Study questions -
1. Answer these from the passage on development aid:
(a) What was the official development aid from the industrialized countries in 1975, and what share of their GNP was it?
(b) What share of the developing countries' indebtedness is in connection with banking credits and financial markets?
(c) What portion of financial aid to developing countries do the operations of the oil-producing countries represent?
2. Write out all five records word for word, leaving out the picture markers.
(Given passage)
Official development aid (ODA) by the industrialized countries to the poorer countries was $13.6 thousand million in 1975, or 0.36 percent of their GNP. Their financial contributions were valued at $39.9 thousand million (1.05 percent of GNP). Being official figures scrupulously prepared by the Development Assistance Committee (DAC) of OECD, they seem to be above suspicion. But do they really reflect the truth ? Not altogether. Not that there is any trickery. But our viewpoint is selective, with a tendency to narrow the field of analysis. Our statistics relate to net official development aid or net financial contributions, i.e., gross payments less the amortization corresponding to reimbursement of principal. However, reimbursement of interest has been completely ignored. Even if it is modest for official aid granted on liberal conditions, such repayment could be considerable for all private aid: commercial credits, banking credits, investments and loans on the financial or Eurodollar markets. Payments by way of interest to the private sector can be estimated at $5 or $6 thousand million in 1976, for a debt valued at $60 thousand million, which would have carried a 10 percent interest-a rate chosen arbitrarily, but not too far from reality. Our statistics haughtily disdain these reimbursements which are, however, far from negligible.

A group of experts met recently, at the instigation of the United Nations Conference on Trade and Development (UNCTAD), in an attempt to approach reality.

An adjustment seems to be necessary, the more so since the developing countries have turned increasingly to banking credits and financial markets in recent years, and their share of indebtedness in this connection has risen to about 55 percent. No easy problem since, according to DAC, the charge (principal and interest) of a commercial debt represents about $23 thousand million per annum as against a charge of $2.6 thousand million by way of ODA.

Such a readjustment would highlight the cost of private aid. Has anyone enough political courage? Enough to come closer to the truth? No. It would also be interesting to know the transfers of assets from the poorer countries to the industrialized countries and, for example, the flight of capital toward the coffers of the Swiss banks; and what the poorer countries borrow on the Eurodollar market, where operations are often covered by a thick fog. The oil-producing countries should make their intentions clearer, and also their operations, which represent about 15 percent of financial aid to developing countries.

The group of experts also considered to what extent the aid programmes of industrialized countries' governments are in conformity with the objectives fixed for the Second Development Decade (1971-80).

Without questioning the quantitative objectives (1 percent of GNP of the donor country for financial transfers, of which 0.7 percent should be in the form of ODA), new orientations for aid policy are being outlined. Until now, it has usually been the means for a minority to improve its standard of living. Henceforth, aid should aim to satisfy the basic needs of the largest number in the field of education, food and health; it should also set up small, labour-intensive industries providing jobs on the spot and products to meet local demand.
(End Given passage)
(Supplied entries)
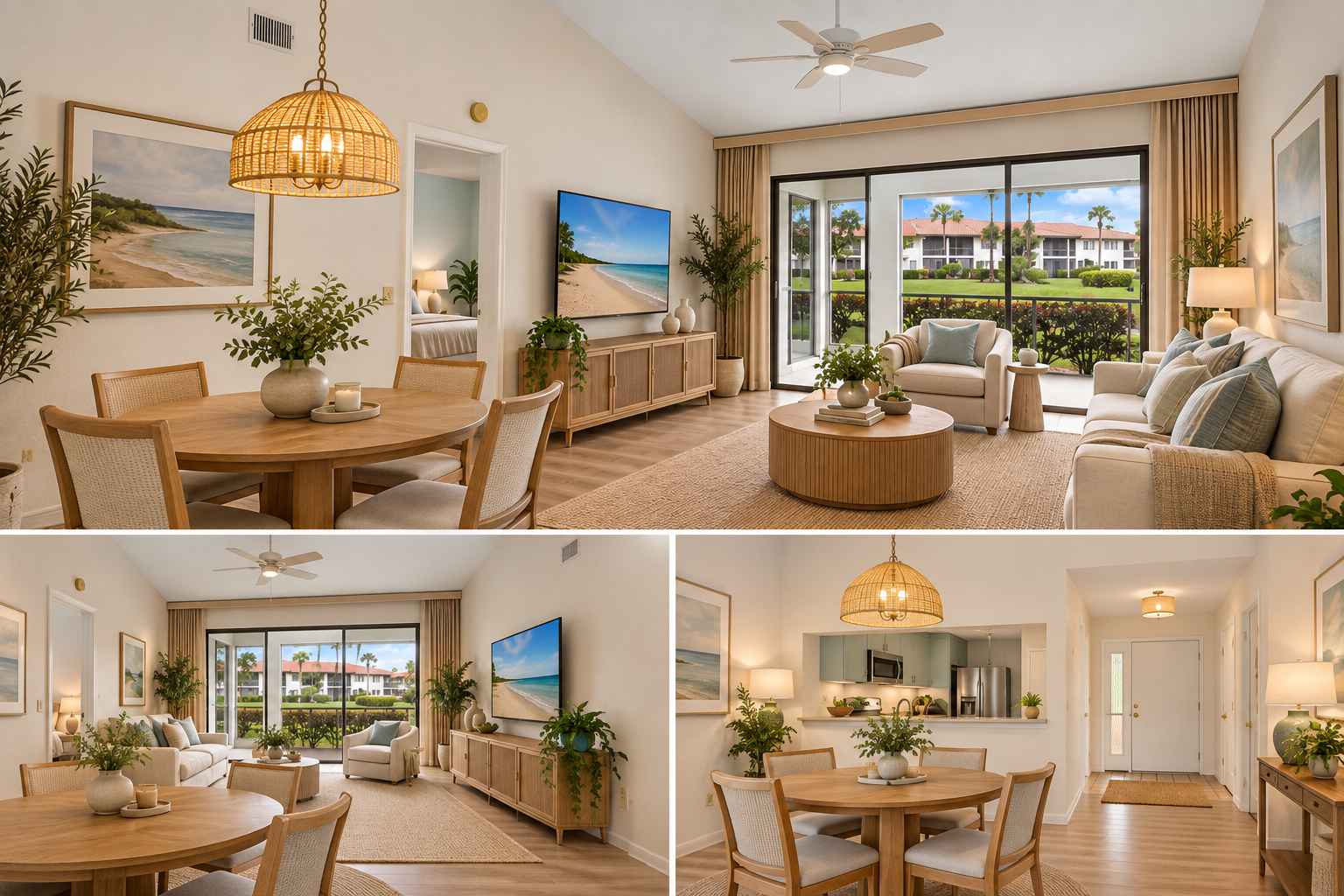 Renovated living and dining vision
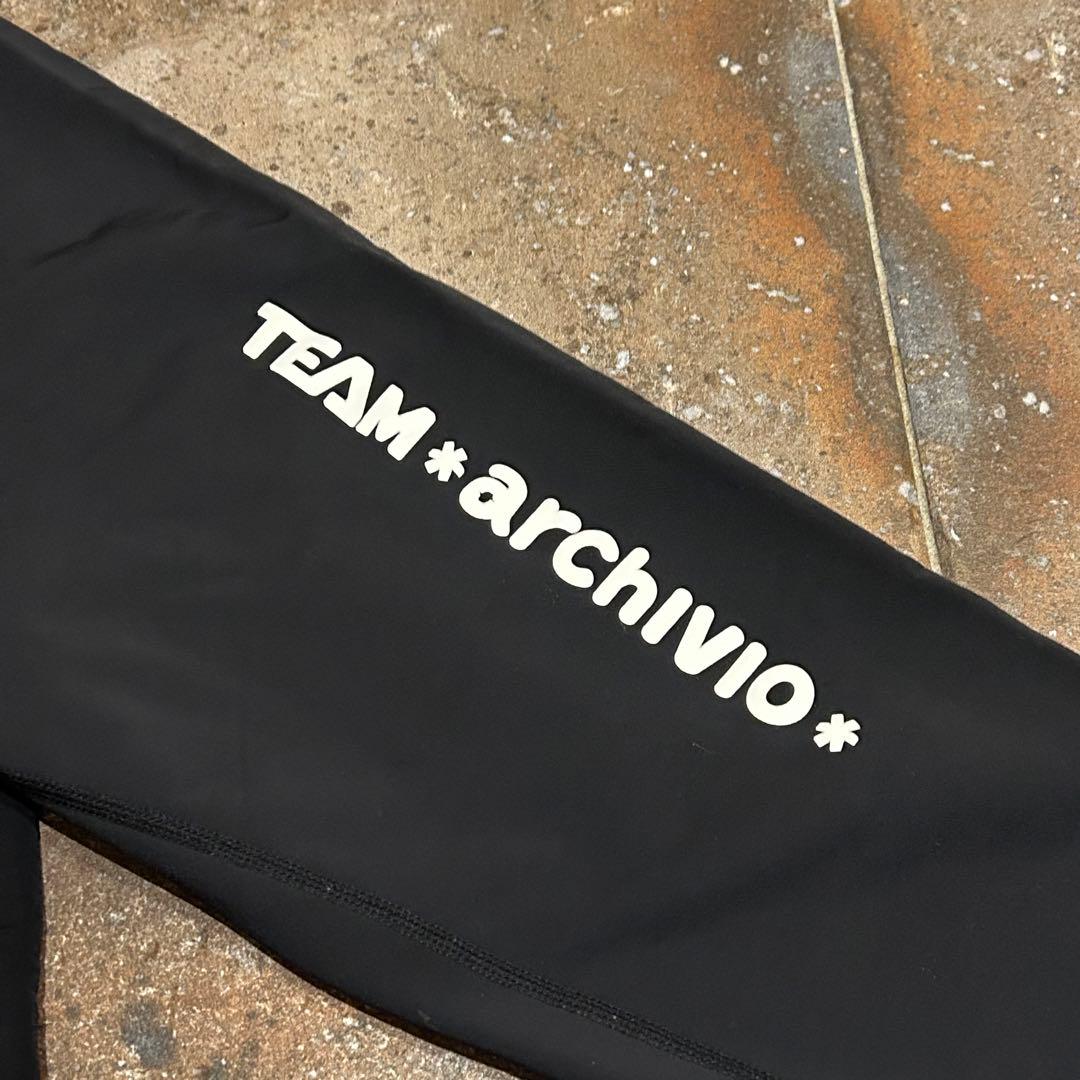ARCHIVIO アルチビオ 裏起毛 レギンスパンツ　ブラック　ゴルフ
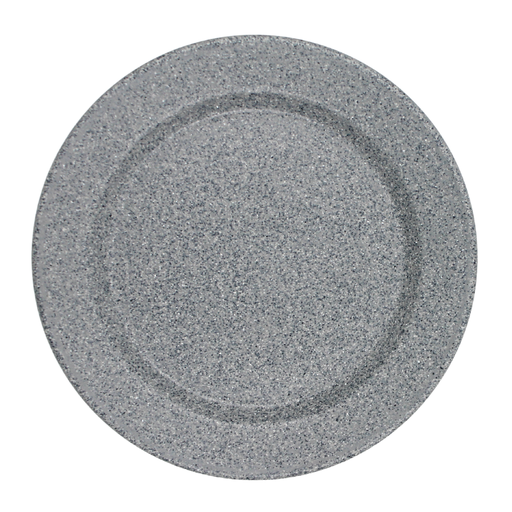 Plato trinche 10.5 pulgadas melamina Gray Granite Horeca Tavola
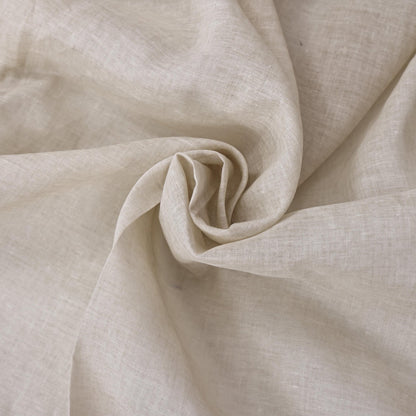 100% Linen Door Curtain with Rod Pocket & Velcro - UDreamHome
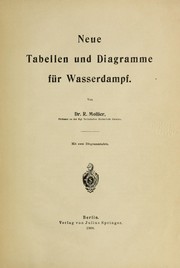 Cover of: Neue Tabellen und Diagramme fur Wasserdampf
(End Supplied entries)
Responses in order -
1.
(a) It was $13.6 thousand million, or 0.36 percent of their GNP.
(b) About 55 percent.
(c) About 15 percent.

2.
 Renovated living and dining vision
ARCHIVIO アルチビオ 裏起毛 レギンスパンツ　ブラック　ゴルフ
 Plato trinche 10.5 pulgadas melamina Gray Granite Horeca Tavola
 100% Linen Door Curtain with Rod Pocket & Velcro - UDreamHome
 Cover of: Neue Tabellen und Diagramme fur Wasserdampf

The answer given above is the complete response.